Fourth full lesson on aerobatics. The weather didn’t look too clever. Fully overcast, but not too low. Before setting out, I estimated cloudbase at anywhere between 3000’ and 3500’, so could be marginal whether I fly aerobatics or not.
Turned up and saw Max. He said the cloudbase was 3400’ and probably rising as the day wears on, so we should be OK – so out to check out the plane. Filled to just over ‘one tick’ on the gauge (four ticks is full). I checked with Max and he confirmed that with us two larger guys, that would be ideal. Usual start-up, taxy and take-off. Again headed to the ‘aerobatics playground’ to the north-easy, not far from Evesham. Base is at 3600’ but opoor horizon as it is fairly ‘high pressure murky’. Usual HASELL check and off we go.
Rolls
First one not so good, but I think due to a mis-understanding. He had told me earlier to pull up to 45 degrees and that is what I was doing checking the wing angle against the horizon. In fact it should be 30 degrees. Tried again with much better results. Now flying alternate left and right rolls so I don’t become ‘handed’ and always favour one side. I am feeling pretty comfortable with simple ballistic rolls now.
Loops
I am now flying all aspect of the loop, including judging when to pull the power. First loop was not great – I saw a clear roll angle relative to the horizon in the inverted. Max thought I had not pulled straight, apparently a common fault. Next loop was better, but we only just ‘got around’ as I didn’t pull hard enough at the start. It was also interesting as at the top of the loop we entered some cloud! The rest of the loops seemed OK. I think I am starting to get there slowly on these.
Stall Turns
First couple were Max doing the throttle and aileron and telling me when to hit the rudders. They went fine. Then as I hoped for, my turn to do the lot, including deciding when to reverse the rudder.

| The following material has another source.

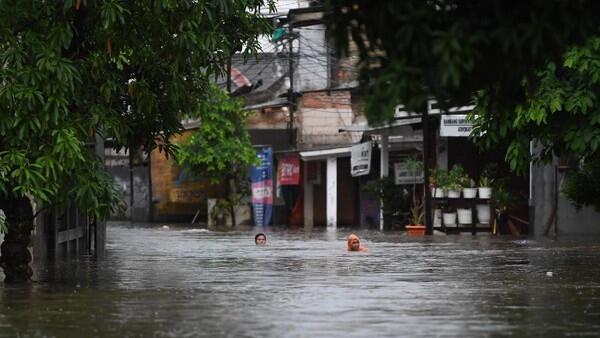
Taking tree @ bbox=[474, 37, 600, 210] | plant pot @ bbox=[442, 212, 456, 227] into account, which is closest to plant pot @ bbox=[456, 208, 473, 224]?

Off we went. Hard pull up to the vertical, full power then centralise pitch. Check vertical by reference to the angle of the horizon (such as it is) against the wing. Feed in more right rudder as the slipstream coils tighter around the fuselage with reduced airspeed. Am I out of right rudder? What’s next? Oh yes, hard reverse rudder to full left and simultaneous right aileron. Looking for the point at which the aircraft is horizontal (called ‘knife’), before pulling off the power and centralising controls for the vertical dive back down, then…...
……..WHAP!
I think the aircraft was coming around to ‘knife’ when very suddenly the ground and horizon did something very peculiar as it took a second or so to register with me – all I could think is a rather feeble ‘this isn’t normal!’. The aircraft had stalled part-way through and flicked onto it’s back and in a heartbeat we were nose straight down picking up speed. Before I could figure out what was happening and manfully chicken-out with a ‘you have control’, Max stepped in with an ‘I’ll take it’ and recovered.
OK – interesting that one!
Max explained that he had done so many stall turns that he found it fairly hard to deliberately cock them up to show students what to do when it goes ‘pear-shaped’, so he thought the best way was to give me a go! Well any time you want help screwing something up Max, just let me know – I’m your man!
Max explained that what had happened is that I was late in reversing the rudder and not quick enough in the reversal. As a result the aircraft had become too slow and had stalled part way around, flopped over on its back and headed vertically down. Max simply closed the throttle and carried out a standard pull to horizontal. I would probably have got there, but not before the aircraft ‘red-lined’!
OK, learned a lot there! I was thinking too hard and running what I was about to do through in my mind first causing me to be too leisurely about the whole thing. I am somewhat comforted by the AOPA book saying that the stall turn was probably the toughest of the basic moves. Well, I have a lot to learn yet, but got some valuable experience from that one.
On the 15 miles back to the airfield, the fuel light started to blink menacingly. Max was fine with it but did say when it went solid red, get a straight in approach and land immediately. As it happened, we were given a standard overhead join as the scheduled flight to the Isle of Man was landing. Max had me carry out a flapless landing what went pretty well, except that the Robin really does not have much room between the relatively slight nose-up flare required and scraping the tail protector, I can tell you!
Again, another good lesson from my point of view, not my performance you understand, but what I have learned.